Vor 20 Jahren, im Jahr 1997, haben mehr als 650.000 Menschen in Österreich mit ihrer Unterschrift das Frauenvolksbegehren unterstützt. Sie setzten damit ein klares Zeichen für mehr geschlechterspezifischer Gleichberechtigung und Gerechtigkeit. Viele der Forderungen des Frauenvolksbegehrens aus 1997 sind nicht umgesetzt worden, von gleichen Rechten ist noch lange nicht die Rede. Aus diesem Grund gibt es erneut die Möglichkeit für die Gleichberechtigung von Mann und Frau aktiv zu werden – seit 12. Februar läuft der Unterstützungszeitraum für das Frauenvolksbegehren 2.0. Von Nora Waldhör. Zur PDF Version.
Geschlechterspezifische Einkommensunterschiede
Im Jahr 2015 haben Frauen für denselben Job um rund 10.865 Euro brutto im Jahr weniger verdient als Männer. Das sind etwa 22 Prozent. In Oberösterreich war der Einkommensunterschied sogar noch größer: Frauen haben im Jahr 2015 um 38 Prozent, oder 12.770 Euro, weniger verdient als Männer. Somit stellt Oberösterreich das Schlusslicht im Bundesländervergleich dar. Zwischen den Branchen liegen die Unterschiede laut Rechnungshof-Einkommensbericht 2016 sogar zwischen 57 und 85 Prozent. Aber auch international betrachtet ist die Einkommenssituation in Österreich mehr als bedenklich, denn innerhalb der EU nimmt Österreich den viertletzten Platz ein. In Island und Deutschland sollen neue Regelungen dafür sorgen, dass derartige Einkommensungleichheiten verhindert werden. Der unlängst beschlossene Equal Pay Act garantiert in Island gleichen Lohn für gleichwertige Tätigkeit. Dieses neue Gesetz gilt für alle Betriebe ab 25 MitarbeiterInnen und Unternehmen sind dazu verpflichtet, faire Bezahlung zu dokumentieren.

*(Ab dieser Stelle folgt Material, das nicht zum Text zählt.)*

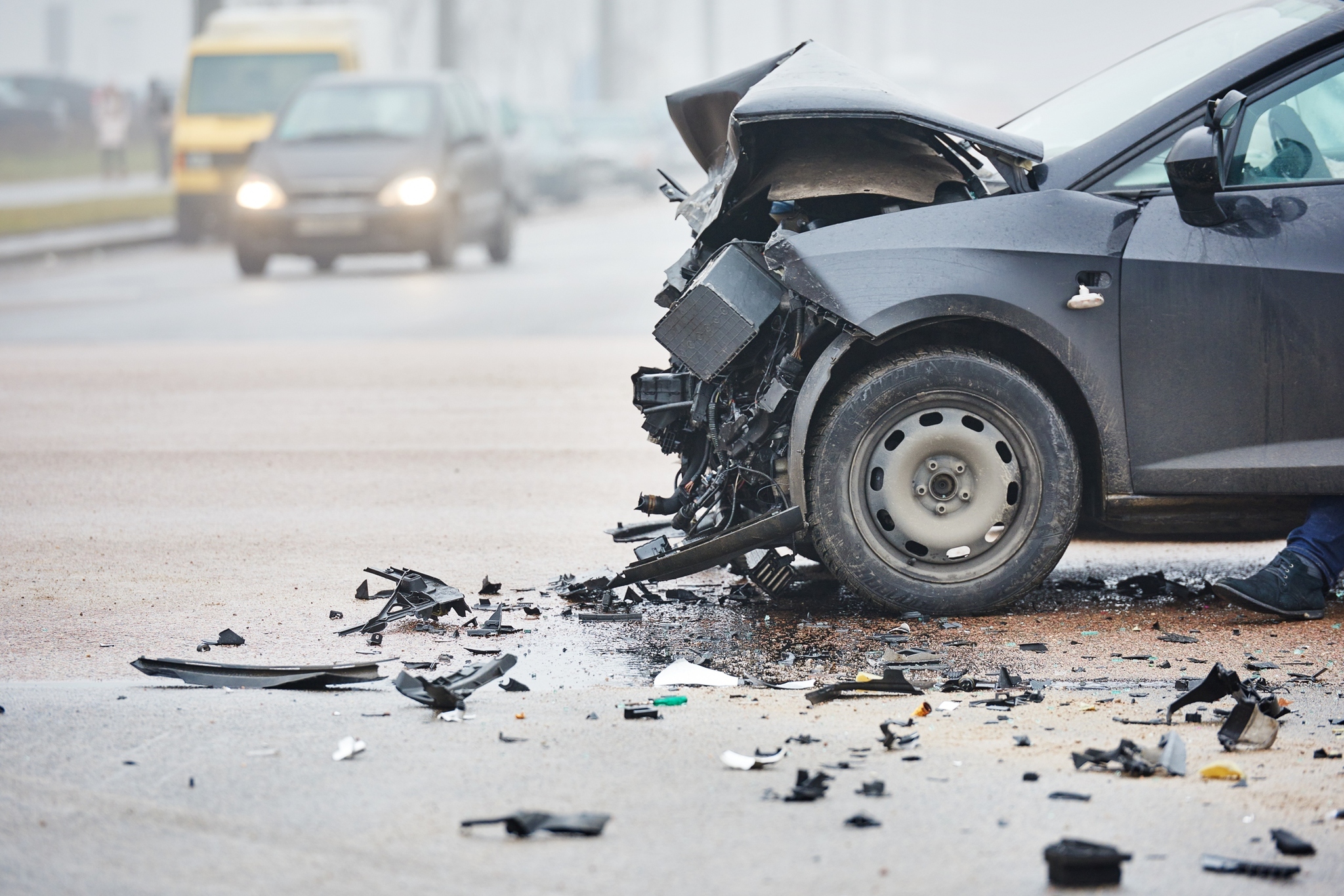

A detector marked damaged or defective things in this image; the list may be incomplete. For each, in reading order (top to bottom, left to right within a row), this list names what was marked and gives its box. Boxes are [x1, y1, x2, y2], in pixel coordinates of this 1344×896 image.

crumpled hood [666, 40, 1043, 236]
damaged front end [615, 40, 1043, 588]
crashed dark car [623, 0, 1344, 612]
torn fender liner [612, 505, 806, 588]
torn fender liner [339, 567, 470, 636]
shattered plastic piece [339, 567, 470, 636]
shattered plastic piece [132, 655, 384, 693]
torn fender liner [131, 658, 387, 693]
torn fender liner [392, 655, 516, 709]
shattered plastic piece [392, 655, 516, 709]
shattered plastic piece [653, 658, 742, 687]
shattered plastic piece [801, 668, 919, 704]
torn fender liner [801, 666, 919, 709]
shattered plastic piece [329, 741, 362, 763]
shattered plastic piece [720, 752, 790, 773]
shattered plastic piece [779, 768, 828, 800]
shattered plastic piece [1204, 763, 1242, 779]
shattered plastic piece [459, 811, 612, 844]
torn fender liner [459, 811, 612, 844]
shattered plastic piece [1269, 827, 1311, 854]
shattered plastic piece [1043, 838, 1129, 886]
torn fender liner [1043, 844, 1129, 891]
shattered plastic piece [1204, 854, 1295, 881]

Mehr Lohngerechtigkeit soll in Deutschland das Entgelttransparenzgesetz bringen: In Betrieben ab 200 Beschäftigten kann in Zukunft offiziell erfragt werden, wie viel KollegInnen in vergleichbaren Positionen verdienen. Die Gründe für Einkommensungleichheit sind komplex. Einerseits sind die Unterschiede zwischen männerdominierten und frauendominierten Branchen sehr groß. Erstere sind hauptsächlich Berufe in besser bezahlten technischen Branchen. Zweitere hingegen sind vor allem der schlechter bezahlte Dienstleistungsbereich wie etwa Handel oder Pflege. Die geringere, geschlechterspezifische Wertschätzung und Anerkennung unterschiedlicher Branchen und beruflichen Tätigkeiten wird dadurch deutlich. Hinzu kommt das diskriminierende Verhalten vieler ArbeitgeberInnen, das für Einkommensungleichheiten innerhalb einer Branche verantwortlich ist. Frauen sehen sich mit wesentlich mehr Karrierehindernissen konfrontiert als Männer. Ab einem gewissen Alter befürchten ArbeitgeberInnen eine mögliche Schwangerschaft oder Familiengründungspläne. Dadurch sinken die Chancen auf eine besser bezahlte Führungsposition deutlich. Zudem ist eine Vollzeitstelle oftmals aufgrund von mangelnden Betreuungseinrichtungen schwer mit anderen Pflichten vereinbar.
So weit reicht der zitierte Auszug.